Task details »
Within the records, tally the lines that contain "difw" and reply with that number only.
==== Given data ====
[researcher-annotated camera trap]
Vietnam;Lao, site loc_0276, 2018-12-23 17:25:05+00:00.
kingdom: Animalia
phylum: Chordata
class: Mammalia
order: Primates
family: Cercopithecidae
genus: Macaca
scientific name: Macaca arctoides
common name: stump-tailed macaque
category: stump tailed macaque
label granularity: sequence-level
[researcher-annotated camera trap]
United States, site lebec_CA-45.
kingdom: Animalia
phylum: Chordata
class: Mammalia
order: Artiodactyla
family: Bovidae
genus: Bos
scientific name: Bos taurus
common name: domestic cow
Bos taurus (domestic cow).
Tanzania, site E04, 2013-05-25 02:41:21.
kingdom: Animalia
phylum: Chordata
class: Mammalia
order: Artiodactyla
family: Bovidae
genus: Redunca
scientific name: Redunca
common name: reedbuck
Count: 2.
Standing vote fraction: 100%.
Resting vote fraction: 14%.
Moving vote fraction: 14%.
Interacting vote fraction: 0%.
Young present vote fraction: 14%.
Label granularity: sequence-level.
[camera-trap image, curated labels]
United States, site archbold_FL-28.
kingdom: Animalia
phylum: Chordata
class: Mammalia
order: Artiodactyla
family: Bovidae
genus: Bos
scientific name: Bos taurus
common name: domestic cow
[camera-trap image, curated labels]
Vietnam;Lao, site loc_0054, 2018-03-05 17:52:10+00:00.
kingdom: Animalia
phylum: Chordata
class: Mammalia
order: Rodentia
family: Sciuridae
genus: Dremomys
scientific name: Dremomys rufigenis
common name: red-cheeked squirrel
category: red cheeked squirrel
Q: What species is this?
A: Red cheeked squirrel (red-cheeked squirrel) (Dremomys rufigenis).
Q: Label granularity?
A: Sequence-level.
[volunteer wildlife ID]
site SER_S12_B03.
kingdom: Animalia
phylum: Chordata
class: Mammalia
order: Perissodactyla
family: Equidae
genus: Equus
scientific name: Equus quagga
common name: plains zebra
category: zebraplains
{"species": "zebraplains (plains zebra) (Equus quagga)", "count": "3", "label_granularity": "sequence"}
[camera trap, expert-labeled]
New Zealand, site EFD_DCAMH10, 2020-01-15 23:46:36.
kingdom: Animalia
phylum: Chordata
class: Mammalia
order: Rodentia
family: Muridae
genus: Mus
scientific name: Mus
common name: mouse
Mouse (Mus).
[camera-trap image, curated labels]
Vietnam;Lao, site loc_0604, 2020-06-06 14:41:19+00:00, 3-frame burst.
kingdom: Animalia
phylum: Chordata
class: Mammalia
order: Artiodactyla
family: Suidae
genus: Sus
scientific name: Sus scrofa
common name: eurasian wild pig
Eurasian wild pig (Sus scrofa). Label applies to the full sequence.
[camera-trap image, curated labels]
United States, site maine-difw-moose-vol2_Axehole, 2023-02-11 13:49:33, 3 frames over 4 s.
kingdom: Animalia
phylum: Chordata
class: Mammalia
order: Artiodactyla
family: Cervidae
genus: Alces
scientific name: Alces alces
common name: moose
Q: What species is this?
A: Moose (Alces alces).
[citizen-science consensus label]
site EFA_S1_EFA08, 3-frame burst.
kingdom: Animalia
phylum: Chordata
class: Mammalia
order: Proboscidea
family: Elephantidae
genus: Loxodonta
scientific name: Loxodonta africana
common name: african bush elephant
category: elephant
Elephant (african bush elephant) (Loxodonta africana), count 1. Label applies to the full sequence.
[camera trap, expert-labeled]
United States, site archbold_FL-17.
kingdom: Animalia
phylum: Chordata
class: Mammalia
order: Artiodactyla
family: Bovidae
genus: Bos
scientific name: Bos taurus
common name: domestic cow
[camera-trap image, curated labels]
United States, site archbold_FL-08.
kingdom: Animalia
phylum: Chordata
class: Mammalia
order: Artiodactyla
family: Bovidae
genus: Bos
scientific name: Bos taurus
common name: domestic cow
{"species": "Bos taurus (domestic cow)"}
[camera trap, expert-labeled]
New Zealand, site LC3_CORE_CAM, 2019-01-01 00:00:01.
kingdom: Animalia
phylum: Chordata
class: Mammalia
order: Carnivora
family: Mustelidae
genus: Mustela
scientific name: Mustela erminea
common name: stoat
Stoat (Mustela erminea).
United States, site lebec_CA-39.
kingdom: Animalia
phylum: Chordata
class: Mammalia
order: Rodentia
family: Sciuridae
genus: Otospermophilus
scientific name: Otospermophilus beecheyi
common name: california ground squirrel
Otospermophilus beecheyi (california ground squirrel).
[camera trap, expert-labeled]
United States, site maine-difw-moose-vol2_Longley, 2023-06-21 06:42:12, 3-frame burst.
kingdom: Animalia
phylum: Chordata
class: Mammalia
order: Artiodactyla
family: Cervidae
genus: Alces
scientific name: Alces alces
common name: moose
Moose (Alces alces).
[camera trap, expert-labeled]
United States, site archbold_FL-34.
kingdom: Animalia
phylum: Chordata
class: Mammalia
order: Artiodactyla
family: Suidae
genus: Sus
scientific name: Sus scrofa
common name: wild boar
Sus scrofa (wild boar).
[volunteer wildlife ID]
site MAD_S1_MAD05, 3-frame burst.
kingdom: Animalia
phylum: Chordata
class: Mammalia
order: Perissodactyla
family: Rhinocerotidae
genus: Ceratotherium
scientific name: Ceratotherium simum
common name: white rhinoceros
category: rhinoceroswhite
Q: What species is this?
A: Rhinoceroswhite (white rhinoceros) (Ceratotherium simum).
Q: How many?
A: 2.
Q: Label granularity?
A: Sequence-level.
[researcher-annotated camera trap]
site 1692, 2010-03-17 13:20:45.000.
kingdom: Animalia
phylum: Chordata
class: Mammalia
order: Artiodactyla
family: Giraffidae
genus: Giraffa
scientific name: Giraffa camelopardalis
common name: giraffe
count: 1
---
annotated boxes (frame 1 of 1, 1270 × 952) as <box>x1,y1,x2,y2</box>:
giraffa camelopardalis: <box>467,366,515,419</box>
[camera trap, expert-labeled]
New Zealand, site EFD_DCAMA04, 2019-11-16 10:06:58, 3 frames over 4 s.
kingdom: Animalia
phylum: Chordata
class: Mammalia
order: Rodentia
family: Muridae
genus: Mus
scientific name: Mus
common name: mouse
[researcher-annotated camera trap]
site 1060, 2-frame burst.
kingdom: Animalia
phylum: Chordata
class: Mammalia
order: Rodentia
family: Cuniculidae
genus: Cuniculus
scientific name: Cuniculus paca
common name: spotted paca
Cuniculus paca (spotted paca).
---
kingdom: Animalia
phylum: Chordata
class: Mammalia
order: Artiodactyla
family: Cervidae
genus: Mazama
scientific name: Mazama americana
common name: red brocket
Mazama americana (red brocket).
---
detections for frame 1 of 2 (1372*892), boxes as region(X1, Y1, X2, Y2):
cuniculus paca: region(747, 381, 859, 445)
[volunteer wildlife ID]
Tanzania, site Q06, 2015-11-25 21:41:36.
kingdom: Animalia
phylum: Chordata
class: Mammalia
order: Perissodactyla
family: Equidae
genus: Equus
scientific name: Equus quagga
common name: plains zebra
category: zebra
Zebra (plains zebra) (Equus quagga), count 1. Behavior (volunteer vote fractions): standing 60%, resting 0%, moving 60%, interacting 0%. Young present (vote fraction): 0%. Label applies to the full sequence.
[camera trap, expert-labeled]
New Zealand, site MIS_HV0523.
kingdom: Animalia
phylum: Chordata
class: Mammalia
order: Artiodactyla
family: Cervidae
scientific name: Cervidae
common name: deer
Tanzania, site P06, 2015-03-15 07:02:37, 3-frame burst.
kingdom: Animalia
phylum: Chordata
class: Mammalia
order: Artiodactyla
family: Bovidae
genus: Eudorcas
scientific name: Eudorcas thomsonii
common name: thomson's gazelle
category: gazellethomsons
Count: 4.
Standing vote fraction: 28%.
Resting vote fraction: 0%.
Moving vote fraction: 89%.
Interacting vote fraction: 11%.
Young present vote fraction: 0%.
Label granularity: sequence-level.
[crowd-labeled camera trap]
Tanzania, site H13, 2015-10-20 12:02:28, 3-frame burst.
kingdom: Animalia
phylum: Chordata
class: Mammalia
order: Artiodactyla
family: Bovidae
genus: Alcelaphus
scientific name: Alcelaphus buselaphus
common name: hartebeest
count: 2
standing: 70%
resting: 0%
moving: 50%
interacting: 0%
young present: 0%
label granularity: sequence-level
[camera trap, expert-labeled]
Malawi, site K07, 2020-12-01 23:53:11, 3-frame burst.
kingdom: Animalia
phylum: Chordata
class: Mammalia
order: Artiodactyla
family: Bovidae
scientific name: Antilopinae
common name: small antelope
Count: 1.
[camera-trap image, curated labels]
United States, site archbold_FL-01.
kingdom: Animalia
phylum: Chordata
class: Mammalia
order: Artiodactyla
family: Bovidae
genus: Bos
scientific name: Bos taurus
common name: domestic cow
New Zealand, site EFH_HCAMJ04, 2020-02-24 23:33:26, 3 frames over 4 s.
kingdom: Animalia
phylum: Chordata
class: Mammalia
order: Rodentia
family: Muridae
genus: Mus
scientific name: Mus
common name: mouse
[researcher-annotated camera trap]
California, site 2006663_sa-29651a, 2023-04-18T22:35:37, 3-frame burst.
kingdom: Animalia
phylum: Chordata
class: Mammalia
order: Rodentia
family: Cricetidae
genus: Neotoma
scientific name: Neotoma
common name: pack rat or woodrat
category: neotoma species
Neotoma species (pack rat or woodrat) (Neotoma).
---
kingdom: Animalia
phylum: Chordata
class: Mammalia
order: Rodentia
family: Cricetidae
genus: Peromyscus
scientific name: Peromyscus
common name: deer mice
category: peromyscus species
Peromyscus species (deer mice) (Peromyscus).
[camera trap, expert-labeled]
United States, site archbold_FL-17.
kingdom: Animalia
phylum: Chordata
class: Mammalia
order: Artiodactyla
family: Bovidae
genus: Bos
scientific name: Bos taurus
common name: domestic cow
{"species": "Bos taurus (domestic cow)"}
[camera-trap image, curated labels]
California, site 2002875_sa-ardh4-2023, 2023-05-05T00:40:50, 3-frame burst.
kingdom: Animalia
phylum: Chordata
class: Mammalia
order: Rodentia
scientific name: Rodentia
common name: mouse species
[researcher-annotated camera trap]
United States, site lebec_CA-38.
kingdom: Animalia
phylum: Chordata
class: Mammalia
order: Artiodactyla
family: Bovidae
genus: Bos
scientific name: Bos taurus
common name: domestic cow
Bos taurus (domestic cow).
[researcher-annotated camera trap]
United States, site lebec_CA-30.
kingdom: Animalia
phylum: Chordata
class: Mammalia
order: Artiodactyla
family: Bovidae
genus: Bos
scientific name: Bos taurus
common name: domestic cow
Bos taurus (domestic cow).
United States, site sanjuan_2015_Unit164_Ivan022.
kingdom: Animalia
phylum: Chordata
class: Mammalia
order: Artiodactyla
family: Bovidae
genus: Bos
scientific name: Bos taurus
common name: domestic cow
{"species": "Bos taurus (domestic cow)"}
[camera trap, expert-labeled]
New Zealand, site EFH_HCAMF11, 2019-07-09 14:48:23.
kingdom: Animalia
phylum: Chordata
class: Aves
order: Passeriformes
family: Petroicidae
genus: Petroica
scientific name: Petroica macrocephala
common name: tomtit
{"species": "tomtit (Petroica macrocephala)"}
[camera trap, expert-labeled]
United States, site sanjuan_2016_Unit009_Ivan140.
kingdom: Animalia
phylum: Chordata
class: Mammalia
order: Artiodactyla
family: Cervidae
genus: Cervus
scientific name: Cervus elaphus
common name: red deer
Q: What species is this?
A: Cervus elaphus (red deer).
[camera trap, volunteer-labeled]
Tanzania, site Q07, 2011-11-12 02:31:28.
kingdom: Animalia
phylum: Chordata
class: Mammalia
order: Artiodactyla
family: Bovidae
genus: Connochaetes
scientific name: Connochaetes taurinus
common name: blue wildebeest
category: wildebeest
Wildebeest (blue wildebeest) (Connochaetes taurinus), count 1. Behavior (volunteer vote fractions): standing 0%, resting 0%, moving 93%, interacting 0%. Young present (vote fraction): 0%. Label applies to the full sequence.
====
Solution to this problem »
2